História de vida permeada por perdas precoces
A maioria dos participantes era oriunda de municípios de pequeno porte do interior de diversos estados brasileiros, provinha de famílias desprivilegiadas do ponto de vista socioeconômico e necessitaram trabalhar ainda na infância para contribuírem com o orçamento familiar. As narrativas acerca das trajetórias revelam vidas marcadas não apenas por dificuldades e privações materiais, mas também por perdas precoces de pessoas significativas: morte dos pais na infância, perda de irmãos, filhos e cônjuges.
Minha vida foi muito sofrida. Minha mãe morreu no parto do meu irmão, o que veio depois de mim. Eu era muito nova. O meu pai casou com outra mulher, ela era muito ruim pra nós. (Feminino, 30 anos, casada)
Ela [filha] nasceu de parto prematuro no oitavo mês, ela nasceu com o pulmão... o pulmão dela ainda não estava formadinho, aí ela teve parada cardiorespiratória. (Feminino, 25 anos, casada)
As perdas prematuras de entes queridos ampliaram a vulnerabilidade a que as famílias estavam expostas. Apareceram também dificuldades no relacionamento estabelecido com os pais, sendo que metade dos participantes foi criada por outros familiares, em decorrência de negligência ou abandono sofrido por parte das figuras parentais.
A coisa mais negativa [da infância] foi que minha mãe largou nós... largou nós com meu pai e com a minha avó. É, minha mãe foi embora e levou os dois meninos. (Feminino, 20 anos, casada)
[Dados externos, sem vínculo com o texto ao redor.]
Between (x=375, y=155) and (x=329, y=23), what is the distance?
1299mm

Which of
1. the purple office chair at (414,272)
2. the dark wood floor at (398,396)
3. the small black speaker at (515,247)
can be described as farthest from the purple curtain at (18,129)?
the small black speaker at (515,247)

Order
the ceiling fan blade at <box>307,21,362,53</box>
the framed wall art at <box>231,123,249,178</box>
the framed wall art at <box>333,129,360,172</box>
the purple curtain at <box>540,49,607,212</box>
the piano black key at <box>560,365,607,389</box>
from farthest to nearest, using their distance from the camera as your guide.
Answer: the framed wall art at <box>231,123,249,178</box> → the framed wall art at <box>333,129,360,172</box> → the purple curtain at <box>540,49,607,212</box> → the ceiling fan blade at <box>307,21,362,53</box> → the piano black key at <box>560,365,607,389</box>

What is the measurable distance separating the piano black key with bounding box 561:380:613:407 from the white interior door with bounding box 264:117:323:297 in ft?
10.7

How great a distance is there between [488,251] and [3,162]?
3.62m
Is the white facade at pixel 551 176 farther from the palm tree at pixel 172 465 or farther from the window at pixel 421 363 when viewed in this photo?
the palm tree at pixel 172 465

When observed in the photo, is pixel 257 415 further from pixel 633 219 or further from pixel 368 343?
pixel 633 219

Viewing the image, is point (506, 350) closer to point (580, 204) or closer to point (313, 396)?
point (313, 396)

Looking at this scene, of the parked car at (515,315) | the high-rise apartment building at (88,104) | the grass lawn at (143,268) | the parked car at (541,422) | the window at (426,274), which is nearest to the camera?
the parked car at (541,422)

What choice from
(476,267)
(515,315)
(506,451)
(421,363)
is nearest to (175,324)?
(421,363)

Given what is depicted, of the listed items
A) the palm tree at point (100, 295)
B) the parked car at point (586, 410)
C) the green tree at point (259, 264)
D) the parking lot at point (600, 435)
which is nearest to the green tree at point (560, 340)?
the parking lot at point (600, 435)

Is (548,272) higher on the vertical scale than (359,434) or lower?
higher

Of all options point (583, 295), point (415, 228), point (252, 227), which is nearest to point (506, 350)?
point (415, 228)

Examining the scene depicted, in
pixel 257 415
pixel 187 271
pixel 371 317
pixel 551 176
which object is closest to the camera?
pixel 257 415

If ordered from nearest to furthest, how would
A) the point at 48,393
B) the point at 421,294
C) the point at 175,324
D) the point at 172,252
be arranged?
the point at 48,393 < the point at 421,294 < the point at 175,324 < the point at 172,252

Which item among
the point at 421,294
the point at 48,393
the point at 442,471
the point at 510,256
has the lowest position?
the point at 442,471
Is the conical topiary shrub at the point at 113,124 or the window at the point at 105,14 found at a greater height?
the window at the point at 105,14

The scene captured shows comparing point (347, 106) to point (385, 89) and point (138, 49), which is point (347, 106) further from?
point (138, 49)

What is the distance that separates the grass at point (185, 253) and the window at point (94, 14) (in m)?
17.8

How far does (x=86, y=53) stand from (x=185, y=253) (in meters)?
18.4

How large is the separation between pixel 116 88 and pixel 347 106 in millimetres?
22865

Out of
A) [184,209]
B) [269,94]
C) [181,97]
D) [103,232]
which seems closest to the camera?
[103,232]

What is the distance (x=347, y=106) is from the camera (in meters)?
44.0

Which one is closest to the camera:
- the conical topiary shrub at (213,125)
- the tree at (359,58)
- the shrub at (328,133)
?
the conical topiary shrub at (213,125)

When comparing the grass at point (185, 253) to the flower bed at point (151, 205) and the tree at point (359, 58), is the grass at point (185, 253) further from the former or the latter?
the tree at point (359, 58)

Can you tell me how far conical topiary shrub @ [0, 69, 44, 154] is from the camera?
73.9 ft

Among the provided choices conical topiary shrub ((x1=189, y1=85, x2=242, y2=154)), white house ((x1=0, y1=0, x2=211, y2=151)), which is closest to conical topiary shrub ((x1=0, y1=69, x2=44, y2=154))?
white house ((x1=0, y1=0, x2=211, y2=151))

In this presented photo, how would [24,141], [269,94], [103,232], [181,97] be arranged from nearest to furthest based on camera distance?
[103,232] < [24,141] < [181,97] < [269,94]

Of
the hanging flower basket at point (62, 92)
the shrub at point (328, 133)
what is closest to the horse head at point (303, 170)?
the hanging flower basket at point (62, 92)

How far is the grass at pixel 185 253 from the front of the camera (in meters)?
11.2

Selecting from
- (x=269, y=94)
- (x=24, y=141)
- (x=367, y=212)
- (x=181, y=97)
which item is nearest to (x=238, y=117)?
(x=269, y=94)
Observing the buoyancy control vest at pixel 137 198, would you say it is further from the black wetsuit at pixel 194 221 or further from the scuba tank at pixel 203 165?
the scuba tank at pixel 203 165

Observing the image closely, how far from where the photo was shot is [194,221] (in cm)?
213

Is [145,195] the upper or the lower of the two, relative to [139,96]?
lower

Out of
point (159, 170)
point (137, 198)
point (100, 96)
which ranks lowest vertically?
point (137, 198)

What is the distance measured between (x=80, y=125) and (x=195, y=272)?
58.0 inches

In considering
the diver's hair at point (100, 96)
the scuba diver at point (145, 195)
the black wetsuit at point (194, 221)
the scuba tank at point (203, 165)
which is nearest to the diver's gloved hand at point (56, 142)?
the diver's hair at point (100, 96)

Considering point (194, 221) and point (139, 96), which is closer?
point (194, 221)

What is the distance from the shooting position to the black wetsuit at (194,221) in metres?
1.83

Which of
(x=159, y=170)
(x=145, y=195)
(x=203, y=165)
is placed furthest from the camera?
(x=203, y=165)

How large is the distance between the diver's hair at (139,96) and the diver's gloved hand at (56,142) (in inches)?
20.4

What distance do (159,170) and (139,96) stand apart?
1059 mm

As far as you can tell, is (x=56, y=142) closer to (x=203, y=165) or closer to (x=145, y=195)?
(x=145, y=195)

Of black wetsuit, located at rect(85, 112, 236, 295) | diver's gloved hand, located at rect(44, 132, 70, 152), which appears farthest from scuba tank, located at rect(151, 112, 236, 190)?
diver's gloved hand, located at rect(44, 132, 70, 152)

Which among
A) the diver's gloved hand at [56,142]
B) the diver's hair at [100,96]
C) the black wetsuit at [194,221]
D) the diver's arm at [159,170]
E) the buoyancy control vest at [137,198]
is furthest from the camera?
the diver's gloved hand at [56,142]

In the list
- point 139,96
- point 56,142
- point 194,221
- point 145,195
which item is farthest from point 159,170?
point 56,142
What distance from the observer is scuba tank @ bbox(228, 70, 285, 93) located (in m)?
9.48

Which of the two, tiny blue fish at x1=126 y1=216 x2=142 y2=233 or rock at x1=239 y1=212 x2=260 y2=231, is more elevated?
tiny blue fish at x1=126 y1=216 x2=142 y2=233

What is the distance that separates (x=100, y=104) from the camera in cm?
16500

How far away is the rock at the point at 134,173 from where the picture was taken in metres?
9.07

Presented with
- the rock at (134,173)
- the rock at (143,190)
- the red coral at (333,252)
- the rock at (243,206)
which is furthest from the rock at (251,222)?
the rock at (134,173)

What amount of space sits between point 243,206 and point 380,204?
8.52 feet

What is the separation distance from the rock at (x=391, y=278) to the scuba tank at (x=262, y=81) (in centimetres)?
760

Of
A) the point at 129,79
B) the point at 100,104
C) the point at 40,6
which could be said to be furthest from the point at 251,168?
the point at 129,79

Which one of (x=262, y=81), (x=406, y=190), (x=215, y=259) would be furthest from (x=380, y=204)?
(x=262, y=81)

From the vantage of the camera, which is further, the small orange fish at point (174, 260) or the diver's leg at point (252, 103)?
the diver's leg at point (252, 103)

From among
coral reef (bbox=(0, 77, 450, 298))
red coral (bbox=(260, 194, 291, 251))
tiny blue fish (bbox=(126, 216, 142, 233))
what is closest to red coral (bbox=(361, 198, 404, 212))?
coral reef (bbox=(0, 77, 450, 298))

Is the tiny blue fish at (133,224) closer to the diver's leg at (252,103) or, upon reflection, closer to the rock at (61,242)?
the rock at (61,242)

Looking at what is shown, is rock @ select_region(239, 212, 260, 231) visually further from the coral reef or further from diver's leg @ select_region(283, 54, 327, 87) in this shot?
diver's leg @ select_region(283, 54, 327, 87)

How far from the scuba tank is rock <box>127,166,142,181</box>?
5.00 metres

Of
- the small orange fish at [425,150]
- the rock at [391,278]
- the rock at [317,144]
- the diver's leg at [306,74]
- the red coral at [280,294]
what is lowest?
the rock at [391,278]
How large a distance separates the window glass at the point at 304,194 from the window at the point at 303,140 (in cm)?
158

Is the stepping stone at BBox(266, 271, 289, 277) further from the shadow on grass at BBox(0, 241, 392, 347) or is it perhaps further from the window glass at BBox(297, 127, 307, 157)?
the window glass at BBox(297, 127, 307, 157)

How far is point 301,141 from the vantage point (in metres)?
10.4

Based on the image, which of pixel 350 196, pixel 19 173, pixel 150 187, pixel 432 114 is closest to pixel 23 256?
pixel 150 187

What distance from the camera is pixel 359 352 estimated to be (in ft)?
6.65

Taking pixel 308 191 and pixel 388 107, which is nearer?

Em decorrência das inúmeras dificuldades vivenciadas no plano de relações familiares, o casamento precoce parece ter sido uma "solução" encontrada pelos participantes, em especial as mulheres, para se evadir de uma situação emocional insustentável. Corroborando esta hipótese, no discurso das mulheres aparece também a gravidez não planejada e a "fuga" de casa com o namorado como meios de deflagar um novo núcleo familiar, com a ascensão a novos papéis e funções familiares.
Eu tinha 14 anos quando comecei a namorar e eu fugi com ele. Foi muito rápido, foi uma coisa assim, que na adolescência, né, é assim. Tanta ilusão, né? Mas deu certo, não foi coisa perdida. (Feminino, 26 anos, casada)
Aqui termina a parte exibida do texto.